# Migrate data from Premiere to Bolt



## Yorkshireexile (May 28, 2003)

I purchased a Bolt from Amazon and will set it up soon, replacing my Premiere. I rad somewhere that I should call Comcast to disconnect the cable card in the Premiere before installing - and then call again to activate it in the Bolt. Is this correct?

Is there any way to migrate all my one pass settings from the Premier to the Bolt without doing it manually?

I am guessing that I should keep my Premiere connected to my home network (even if not connected to a TV), so that I can watch the shows recorded on it before installing the Bolt. Correct?

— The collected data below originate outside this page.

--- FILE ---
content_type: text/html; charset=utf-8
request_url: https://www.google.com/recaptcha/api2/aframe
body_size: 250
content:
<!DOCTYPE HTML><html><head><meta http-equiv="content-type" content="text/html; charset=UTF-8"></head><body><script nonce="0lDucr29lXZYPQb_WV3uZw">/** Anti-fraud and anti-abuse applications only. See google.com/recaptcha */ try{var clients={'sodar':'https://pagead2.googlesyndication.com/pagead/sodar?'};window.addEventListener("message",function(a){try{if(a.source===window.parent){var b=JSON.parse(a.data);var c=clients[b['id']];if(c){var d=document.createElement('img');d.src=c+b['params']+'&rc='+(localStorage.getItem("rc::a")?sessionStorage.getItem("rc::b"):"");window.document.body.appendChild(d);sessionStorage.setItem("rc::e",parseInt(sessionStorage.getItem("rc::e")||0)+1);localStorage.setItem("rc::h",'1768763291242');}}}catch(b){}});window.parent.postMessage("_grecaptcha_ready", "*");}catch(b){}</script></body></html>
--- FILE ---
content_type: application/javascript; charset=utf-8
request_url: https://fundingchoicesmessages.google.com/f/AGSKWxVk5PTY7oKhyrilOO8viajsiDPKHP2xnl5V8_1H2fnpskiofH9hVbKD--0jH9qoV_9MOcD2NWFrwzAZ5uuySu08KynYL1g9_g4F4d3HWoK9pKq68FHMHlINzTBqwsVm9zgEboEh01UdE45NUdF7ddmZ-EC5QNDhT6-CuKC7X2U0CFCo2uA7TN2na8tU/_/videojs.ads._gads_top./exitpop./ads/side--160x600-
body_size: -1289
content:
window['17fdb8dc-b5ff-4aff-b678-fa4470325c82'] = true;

Any other advice before I start the install?


----------



## rainwater (Sep 21, 2004)

Yorkshireexile said:


> I purchased a Bolt from Amazon and will set it up soon, replacing my Premiere. I rad somewhere that I should call Comcast to disconnect the cable card in the Premiere before installing - and then call again to activate it in the Bolt. Is this correct?
> 
> Is there any way to migrate all my one pass settings from the Premier to the Bolt without doing it manually?
> 
> ...


online.tivo.com will let you transfer your OnePasses and you can even initiate transfers of the recordings from there if you want. I see no reason to call Comcast twice. Just make sure to tell them to remove the old pairing first before they pair it to the new one or it will probably fail.

If it were me, I would set the new box up without the cablecard installed. Verify it is working. Then install the card and get Comcast to unpair and re-pair the cablecard. Activate the box. Then you can transfer your onepasses and recordings after the activation is complete (it can take up to a day but usually forcing connections on both boxes will speed it up).


----------



## reneg (Jun 19, 2002)

When I went from Premiere to Roamio Pro, I only called Comcast once to re-pair the cablecard to the Roamio Pro. Call the Comcast Cablecard hotline, not the general support number.

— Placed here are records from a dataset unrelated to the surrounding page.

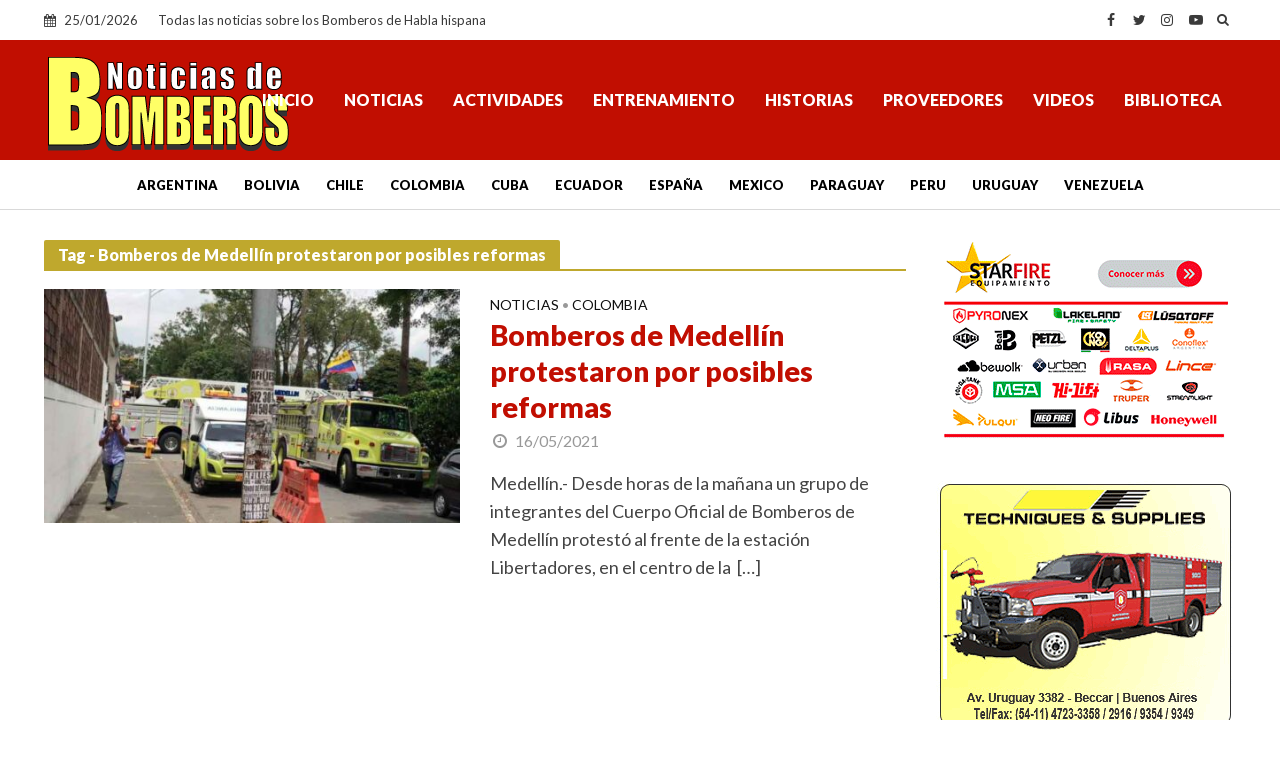

--- FILE ---
content_type: text/html; charset=utf-8
request_url: https://www.google.com/recaptcha/api2/aframe
body_size: 267
content:
<!DOCTYPE HTML><html><head><meta http-equiv="content-type" content="text/html; charset=UTF-8"></head><body><script nonce="5-aTyEEkD6zI-xgOS0DT7w">/** Anti-fraud and anti-abuse applications only. See google.com/recaptcha */ try{var clients={'sodar':'https://pagead2.googlesyndication.com/pagead/sodar?'};window.addEventListener("message",function(a){try{if(a.source===window.parent){var b=JSON.parse(a.data);var c=clients[b['id']];if(c){var d=document.createElement('img');d.src=c+b['params']+'&rc='+(localStorage.getItem("rc::a")?sessionStorage.getItem("rc::b"):"");window.document.body.appendChild(d);sessionStorage.setItem("rc::e",parseInt(sessionStorage.getItem("rc::e")||0)+1);localStorage.setItem("rc::h",'1769332637162');}}}catch(b){}});window.parent.postMessage("_grecaptcha_ready", "*");}catch(b){}</script></body></html>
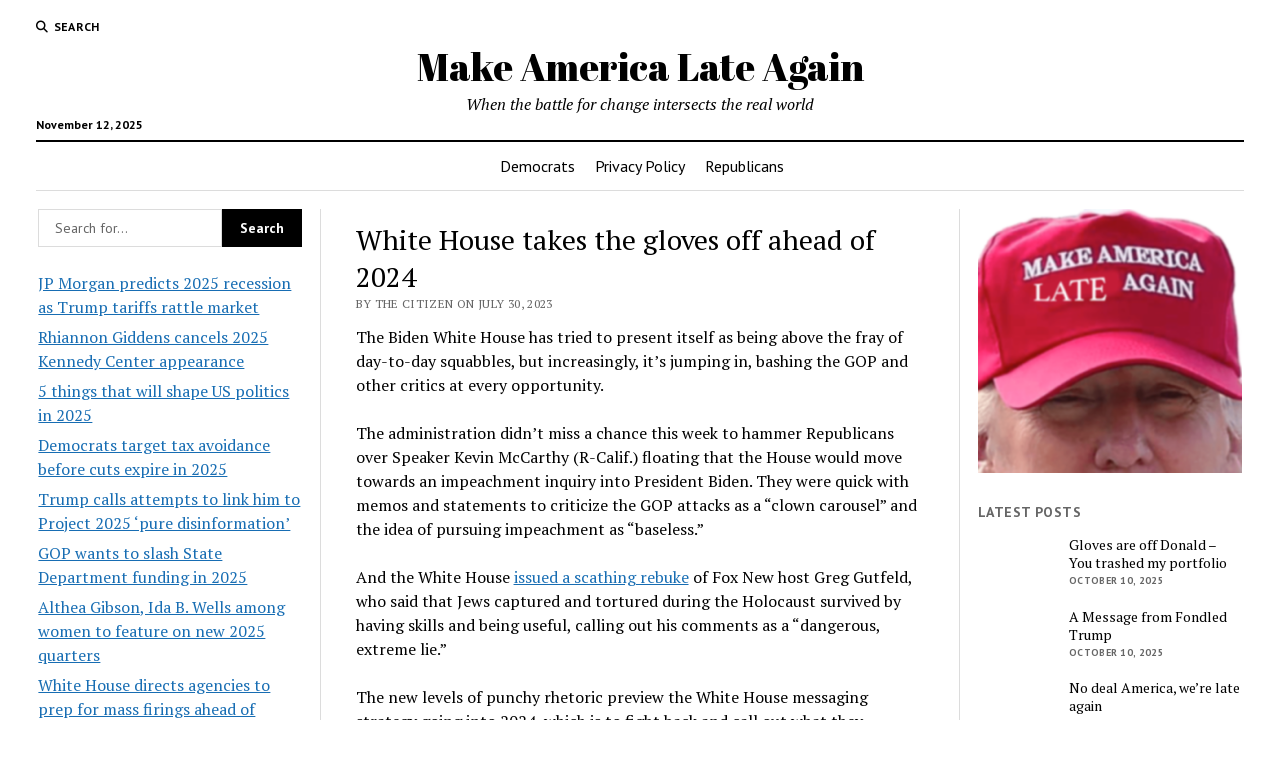

--- FILE ---
content_type: text/html; charset=utf-8
request_url: https://www.google.com/recaptcha/api2/aframe
body_size: 264
content:
<!DOCTYPE HTML><html><head><meta http-equiv="content-type" content="text/html; charset=UTF-8"></head><body><script nonce="udIec24y7dsA9RTibSns2w">/** Anti-fraud and anti-abuse applications only. See google.com/recaptcha */ try{var clients={'sodar':'https://pagead2.googlesyndication.com/pagead/sodar?'};window.addEventListener("message",function(a){try{if(a.source===window.parent){var b=JSON.parse(a.data);var c=clients[b['id']];if(c){var d=document.createElement('img');d.src=c+b['params']+'&rc='+(localStorage.getItem("rc::a")?sessionStorage.getItem("rc::b"):"");window.document.body.appendChild(d);sessionStorage.setItem("rc::e",parseInt(sessionStorage.getItem("rc::e")||0)+1);localStorage.setItem("rc::h",'1762934595033');}}}catch(b){}});window.parent.postMessage("_grecaptcha_ready", "*");}catch(b){}</script></body></html>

Migration of Season Passes - You can use online.tivo.com. I used kmttg to first back up my season passes on the Premiere, then I used kmttg to migrate season passes to my Roamio Pro.

I still have my Premiere without a cablecard connected to my home network, requires active or lifetime subscription.


----------



## Yorkshireexile (May 28, 2003)

Thanks. I had been assuming that the cable card had to be in my Premiere for Comcast to unfair it, then in the Bolt for them to pair it - but I am guessing that this is not the case and that they can unfair and repair it while it is in the Bolt - is this so?

I was surprised to find no sort of installation instructions at all in the box, fortunately all is on the web and this being my fourth TiVo it is getting to be straightforward.

Currently going through guided setup with no cable card in.


----------



## rainwater (Sep 21, 2004)

Yorkshireexile said:


> Thanks. I had been assuming that the cable card had to be in my Premiere for Comcast to unfair it, then in the Bolt for them to pair it - but I am guessing that this is not the case and that they can unfair and repair it while it is in the Bolt - is this so?


Comcast doesn't need any info to unpair it. They should just process the unpairing before pairing with the new box. You just need to have it installed in the new Bolt when you call in to get the info.


----------